For nearly half a century it has maintained unbroken its hold as one of the most popular of all forms of relaxation, and its popularity extends to all classes and to all countries.
But this very devotion of stamp collectors to their hobby has puzzled and excited the uninitiated. The ordinary individual, especially the man who has no soul for a hobby of any kind, regards it as a passing fancy, a harmless craze, a fashion that must have its day and disappear, sooner or later. But the passing fancy has endured for nearly half a century, the harmless craze still serves its useful purpose, and the fashion has acquired such a permanence as to convince most people that it has come to stay.
Of all pastimes, and of all the forms of recreation, not one can claim more lifelong devotees than this same stamp collecting. And where is another pastime with such international ramifications? In every civilised country, in every city, and in every town of any importance, the wide world over, thoughtful men and women are to be found formed into sociable groups, or societies, quietly and pleasantly enjoying themselves in the harmless and enduring pursuit of stamp collecting.
There must be some reason for this popularity, this devotion of all classes to a pursuit, this unbroken record of progress. It cannot be satisfactorily accounted for as a passing fancy or fashion. It has too long stood the test of years to be so easily explained away. Fancies and fashions come and go, but stamp collecting flourishes from decade to decade. Princes and peers, merchants and members of Parliament, solicitors and barristers, schoolboys and octogenarians, all follow this postal Pied Piper of Hamelin,
"Grave old plodders, gay young friskers,
Fathers, mothers, uncles, cousins,"
all bent upon the pursuit of this pleasure-yielding hobby.
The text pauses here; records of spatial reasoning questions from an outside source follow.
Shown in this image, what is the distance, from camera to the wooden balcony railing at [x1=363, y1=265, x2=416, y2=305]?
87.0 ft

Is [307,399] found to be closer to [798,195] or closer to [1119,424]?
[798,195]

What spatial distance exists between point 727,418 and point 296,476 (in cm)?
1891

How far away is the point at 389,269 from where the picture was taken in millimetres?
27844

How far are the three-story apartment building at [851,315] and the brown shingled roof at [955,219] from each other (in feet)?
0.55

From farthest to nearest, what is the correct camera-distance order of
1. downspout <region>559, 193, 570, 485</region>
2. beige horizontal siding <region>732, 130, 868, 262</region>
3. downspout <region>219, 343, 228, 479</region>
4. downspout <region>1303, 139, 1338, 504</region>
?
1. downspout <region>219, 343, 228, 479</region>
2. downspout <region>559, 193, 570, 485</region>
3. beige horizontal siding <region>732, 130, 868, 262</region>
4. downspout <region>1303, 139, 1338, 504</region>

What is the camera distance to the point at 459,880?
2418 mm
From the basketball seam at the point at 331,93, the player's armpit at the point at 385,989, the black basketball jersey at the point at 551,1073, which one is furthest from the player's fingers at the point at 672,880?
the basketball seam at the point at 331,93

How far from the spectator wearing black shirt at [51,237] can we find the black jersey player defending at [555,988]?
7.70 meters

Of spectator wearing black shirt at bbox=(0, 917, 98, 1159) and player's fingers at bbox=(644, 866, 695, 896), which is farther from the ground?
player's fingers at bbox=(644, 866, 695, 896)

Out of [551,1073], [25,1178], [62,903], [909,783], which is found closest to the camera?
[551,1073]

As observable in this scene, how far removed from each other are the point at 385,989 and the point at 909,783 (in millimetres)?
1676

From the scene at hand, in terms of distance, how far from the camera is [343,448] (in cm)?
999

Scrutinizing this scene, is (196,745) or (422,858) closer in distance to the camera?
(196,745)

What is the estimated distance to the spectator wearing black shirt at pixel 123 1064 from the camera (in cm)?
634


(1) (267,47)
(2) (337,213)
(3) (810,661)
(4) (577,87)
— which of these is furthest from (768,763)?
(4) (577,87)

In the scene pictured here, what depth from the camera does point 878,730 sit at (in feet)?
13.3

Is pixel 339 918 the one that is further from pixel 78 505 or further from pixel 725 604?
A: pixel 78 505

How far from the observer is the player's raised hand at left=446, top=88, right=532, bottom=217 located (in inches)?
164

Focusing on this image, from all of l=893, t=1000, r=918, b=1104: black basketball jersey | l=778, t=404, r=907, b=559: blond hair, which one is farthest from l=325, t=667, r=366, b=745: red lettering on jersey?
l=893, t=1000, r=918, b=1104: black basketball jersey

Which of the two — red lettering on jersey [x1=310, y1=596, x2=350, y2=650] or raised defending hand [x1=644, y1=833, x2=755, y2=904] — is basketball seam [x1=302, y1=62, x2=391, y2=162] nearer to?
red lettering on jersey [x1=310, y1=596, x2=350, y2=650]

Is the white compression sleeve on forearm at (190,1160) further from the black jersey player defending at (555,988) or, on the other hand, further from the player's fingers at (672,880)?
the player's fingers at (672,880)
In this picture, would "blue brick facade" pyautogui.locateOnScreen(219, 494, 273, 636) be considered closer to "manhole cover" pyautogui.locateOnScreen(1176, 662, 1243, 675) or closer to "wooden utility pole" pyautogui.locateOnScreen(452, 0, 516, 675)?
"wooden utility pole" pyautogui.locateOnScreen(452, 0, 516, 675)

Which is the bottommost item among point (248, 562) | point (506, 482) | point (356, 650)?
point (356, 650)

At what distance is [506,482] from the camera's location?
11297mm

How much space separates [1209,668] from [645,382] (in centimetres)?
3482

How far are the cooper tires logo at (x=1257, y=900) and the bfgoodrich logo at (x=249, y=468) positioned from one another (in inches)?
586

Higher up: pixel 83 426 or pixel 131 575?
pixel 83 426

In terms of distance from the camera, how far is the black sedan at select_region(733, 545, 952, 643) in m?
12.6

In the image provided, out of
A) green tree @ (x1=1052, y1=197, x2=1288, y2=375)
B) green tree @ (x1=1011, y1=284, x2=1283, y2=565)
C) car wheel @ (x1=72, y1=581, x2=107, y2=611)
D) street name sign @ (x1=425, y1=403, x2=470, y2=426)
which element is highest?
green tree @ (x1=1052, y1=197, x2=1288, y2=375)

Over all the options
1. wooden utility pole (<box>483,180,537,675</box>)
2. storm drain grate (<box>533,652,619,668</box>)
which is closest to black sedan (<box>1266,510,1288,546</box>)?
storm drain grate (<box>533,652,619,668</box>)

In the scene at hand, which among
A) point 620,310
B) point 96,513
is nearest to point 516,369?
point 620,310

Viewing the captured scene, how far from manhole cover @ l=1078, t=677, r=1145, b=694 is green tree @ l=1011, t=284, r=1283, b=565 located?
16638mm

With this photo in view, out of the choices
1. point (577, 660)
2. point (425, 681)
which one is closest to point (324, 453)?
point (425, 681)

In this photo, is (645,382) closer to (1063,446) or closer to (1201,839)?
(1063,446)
Why is it? Whence comes the fascination?
To the unprejudiced inquirer the reply is simple. To the leisured man it affords a stimulating occupation, with a spice of competition; to the busy professional man it yields the delight of a recreative change; to the studious, an inexhaustible scope for profitable research; to the old, the sociability of a pursuit popular with old and young alike; to the young, a hobby prolific of novelty, and one, moreover, that harmonises with school studies in historical and geographical directions; to the money maker, an opening for occasional speculation; and to all, a satisfying combination of a safe investment and a pleasure-yielding study.
Old postage stamps—bits of paper, as they are contemptuously called by some people—may have no intrinsic value, but they are, nevertheless, rich in memories of history and of art; they link the past with the present; they mark the march of empires and the federation of states, the rise and fall of dynasties, and the peaceful extension of postal communication between the peoples of the world; and, some day in the distant future, they may celebrate even yet more important victories of peace.